# Specific Sad music recs?



## Joris (Jan 13, 2013)

Hi I'm looking for sad music which is almost beyond sad, like finding solace (or better: rest) in inconsolability, so to speak

The perfect example would be 'Schlummert ein...' from BWV82

And Couperin - Les Barricades Myserieuses sounds like a plastic bag floating desolate in the wind

Any ideas?

Kind regards and hoping my question is not too eccentric,
Joris


----------



## GGluek (Dec 11, 2011)

Le Gibet from Gaspard de la Nuit.


----------



## Weston (Jul 11, 2008)

That's odd. Those pieces don't necessarily feel sad to me. Contemplative maybe.

For me this is beyond sad. When I'm sad I like to wallow in it.
Khachaturian - Gayane's Adagio
(Perhaps not the best version, but I was trying to avoid all the 2001: a space odyssey references.)

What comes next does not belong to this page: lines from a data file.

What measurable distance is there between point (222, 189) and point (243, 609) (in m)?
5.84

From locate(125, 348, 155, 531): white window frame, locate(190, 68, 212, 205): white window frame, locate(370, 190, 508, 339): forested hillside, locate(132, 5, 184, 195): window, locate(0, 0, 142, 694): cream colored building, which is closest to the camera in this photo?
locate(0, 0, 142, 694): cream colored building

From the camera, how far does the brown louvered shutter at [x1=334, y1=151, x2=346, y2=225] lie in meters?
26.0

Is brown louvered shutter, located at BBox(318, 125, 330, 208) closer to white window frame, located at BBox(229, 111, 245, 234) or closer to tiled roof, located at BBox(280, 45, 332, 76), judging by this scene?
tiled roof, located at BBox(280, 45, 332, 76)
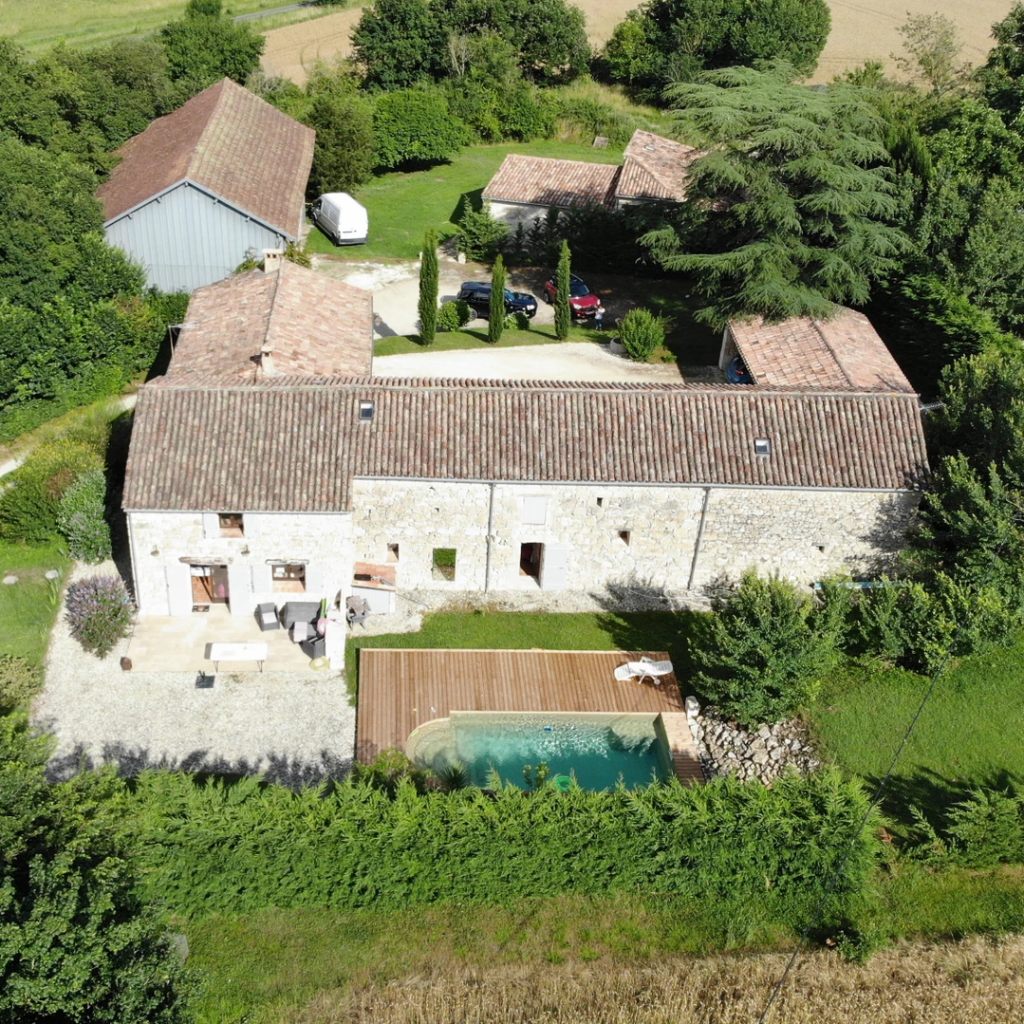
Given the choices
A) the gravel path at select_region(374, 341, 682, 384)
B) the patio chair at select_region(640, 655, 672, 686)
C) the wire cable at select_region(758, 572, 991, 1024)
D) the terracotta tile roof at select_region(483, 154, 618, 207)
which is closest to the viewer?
the wire cable at select_region(758, 572, 991, 1024)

And of course the Vaughan-Williams _Fantasia on a Theme by Thomas Tallis_ probably goes without saying.


----------



## ahammel (Oct 10, 2012)

Strauss, _Vier Letzte Leider_.


----------



## Norse (May 10, 2010)




----------



## mstar (Aug 14, 2013)

Joris said:


> Hi I'm looking for sad music which is almost beyond sad, like finding solace (or better: rest) in inconsolability, so to speak
> 
> The perfect example would be 'Schlummert ein...' from BWV82
> 
> ...


Search through some of Liszt's later Transcendental Etudes and even some Pilgrimages. I personally prefer Bolet playing them.


----------



## norman bates (Aug 18, 2010)

Peter Warlock - The curlew


----------



## Art Rock (Nov 28, 2009)

Mahler - Kindertotenlieder and Das Lied von der Erde (Abschied).


----------



## Simon Moon (Oct 10, 2013)

A few off the top of my head:

Samuel Barber - Adagio for Strings
Penderecki - Threnody for the Victims of Hiroshima
Shostakovitch - Symphonies 10, 13, 15 come to mind
Bartok - 6th String Quartet
Rautavaara - Cantus Arcticus


----------



## Blancrocher (Jul 6, 2013)

I suppose I don't find La Traviata "beyond" sad--just unspeakably sad. Schubert's Fantasia in F minor for 4 hands might be the kind of thing you're looking for.


----------